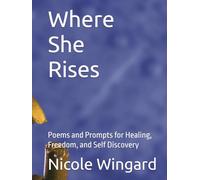 Where She Rises: Poems and Prompts for Healing, Freedom, and Self Discovery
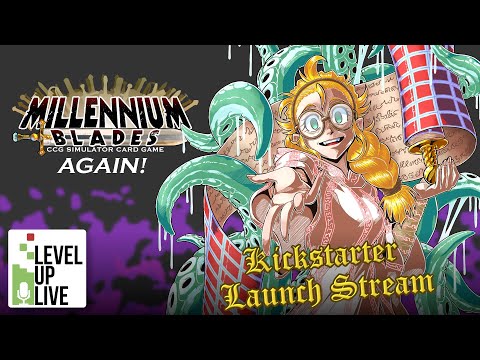 Millennium Blades -Again- Kickstarter Launch Stream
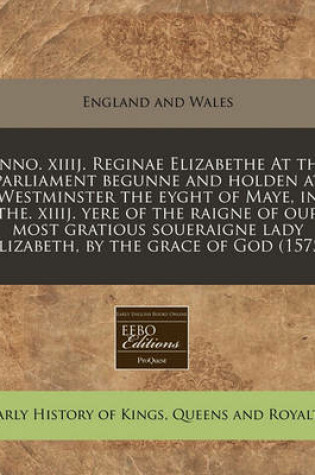 Cover of Anno. Xiiij. Reginae Elizabethe at the Parliament Begunne and Holden at Westminster the Eyght of Maye, in The. Xiiij. Yere of the Raigne of Our Most Gratious Soueraigne Lady Elizabeth, by the Grace of God (1575)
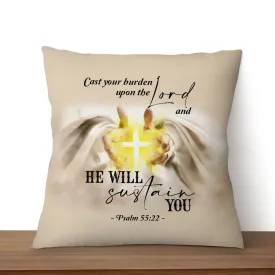 Psalm 5522 Cast Your Burden Upon The Lord Christian Pillow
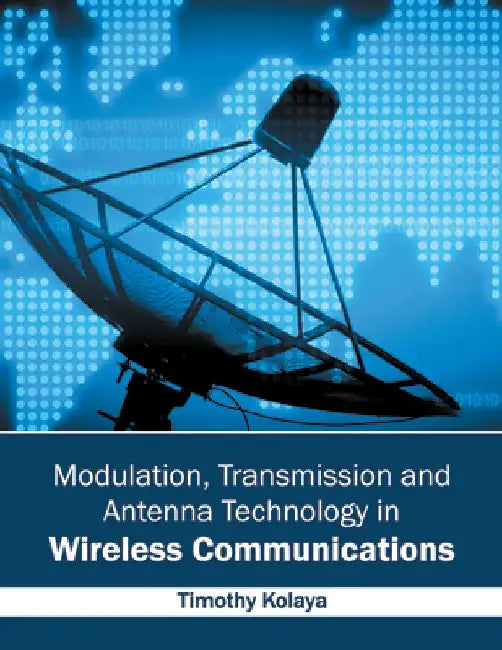 Modulation, Transmission and Antenna Technology in Wireless Communications by Timothy Kolaya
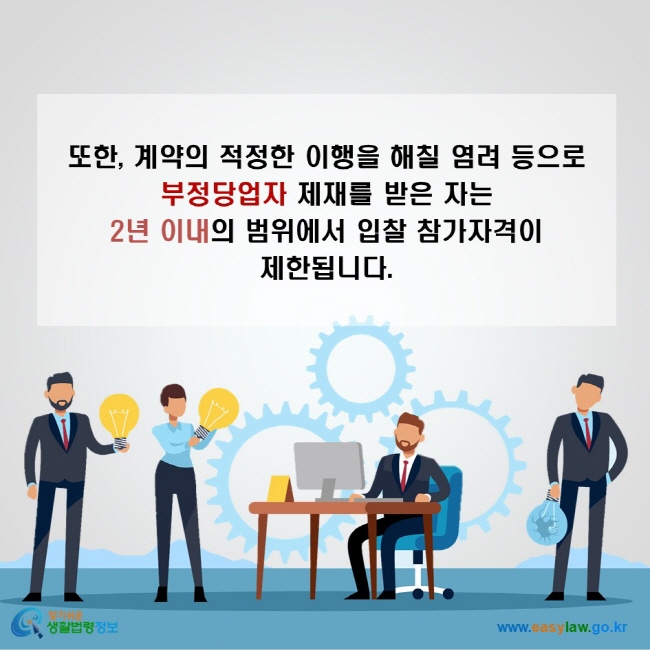 또한, 계약의 적정한 이행을 해칠 염려 등으로 부정당업자 제재를 받은 자는 2년 이내의 범위에서 입찰 참가자격이 제한됩니다.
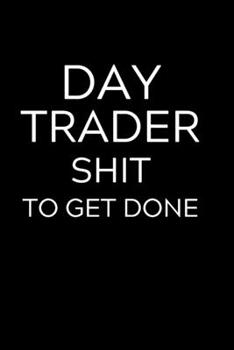 Paperback Day Trader Shit To Get Done: Lined Journal Notebook, 6x9, Soft Cover, Matte Finish, Funny Sarcastic Journal Notepad for Women and Men To Write In, Book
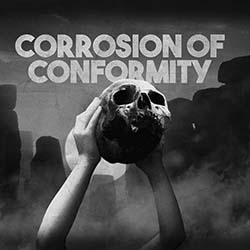 Corrosion of Conformity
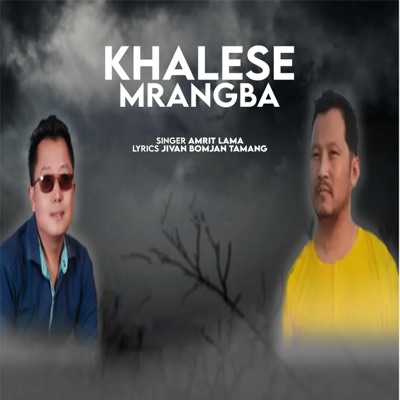 Khalse mrangba I Tamang song (feat. Amrit Lama) - Single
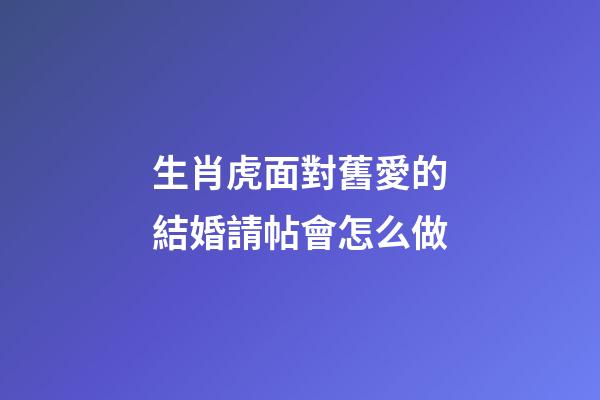 生肖虎面對舊愛的結婚請帖會怎么做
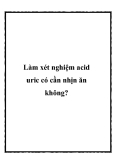 Làm xét nghiệm acid uric có cần nhịn ăn không?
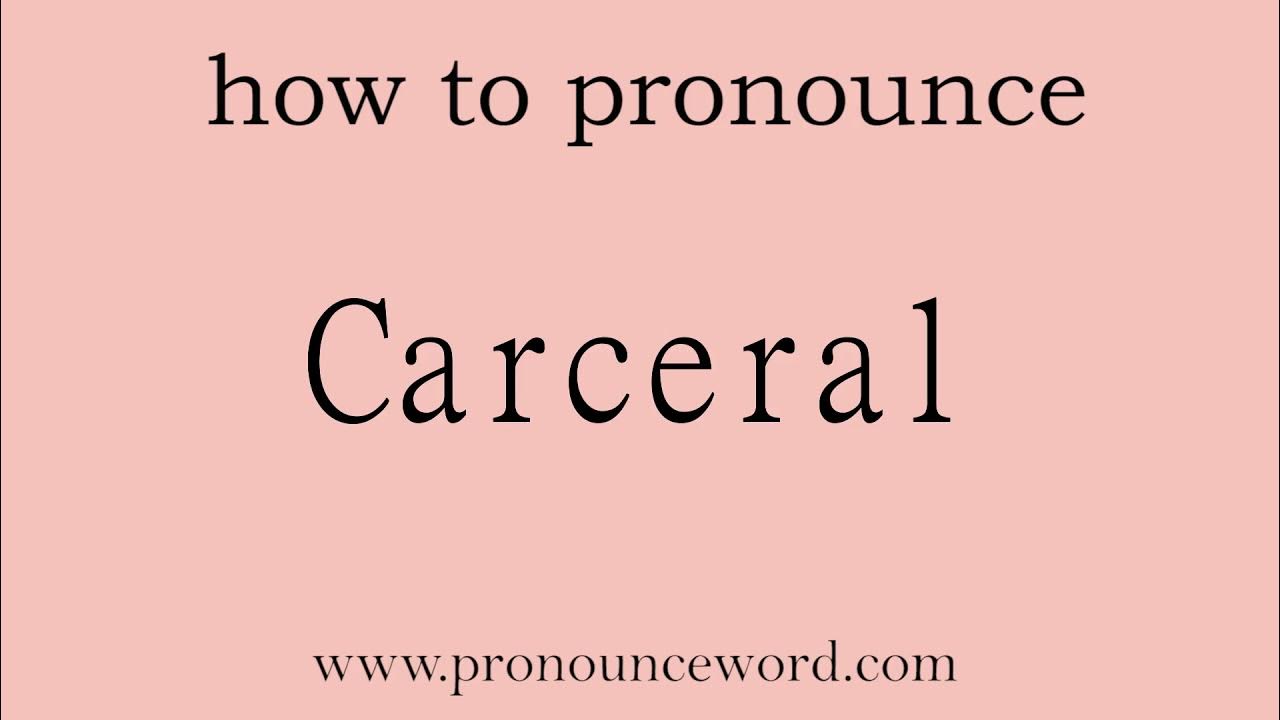 Carceral. How to pronounce the english word Carceral .Start with C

Your instructions
Please replace "Journal" with "Diary" throughout the records above and write out the text of every record again, changing nothing else. Leave the pictures out of your answer.

Response box
 Where She Rises: Poems and Prompts for Healing, Freedom, and Self Discovery
 Millennium Blades -Again- Kickstarter Launch Stream
 Cover of Anno. Xiiij. Reginae Elizabethe at the Parliament Begunne and Holden at Westminster the Eyght of Maye, in The. Xiiij. Yere of the Raigne of Our Most Gratious Soueraigne Lady Elizabeth, by the Grace of God (1575)
 Psalm 5522 Cast Your Burden Upon The Lord Christian Pillow
 Modulation, Transmission and Antenna Technology in Wireless Communications by Timothy Kolaya
 또한, 계약의 적정한 이행을 해칠 염려 등으로 부정당업자 제재를 받은 자는 2년 이내의 범위에서 입찰 참가자격이 제한됩니다.
 Paperback Day Trader Shit To Get Done: Lined Diary Notebook, 6x9, Soft Cover, Matte Finish, Funny Sarcastic Diary Notepad for Women and Men To Write In, Book
 Corrosion of Conformity
 Khalse mrangba I Tamang song (feat. Amrit Lama) - Single
 生肖虎面對舊愛的結婚請帖會怎么做
 Làm xét nghiệm acid uric có cần nhịn ăn không?
 Carceral. How to pronounce the english word Carceral .Start with C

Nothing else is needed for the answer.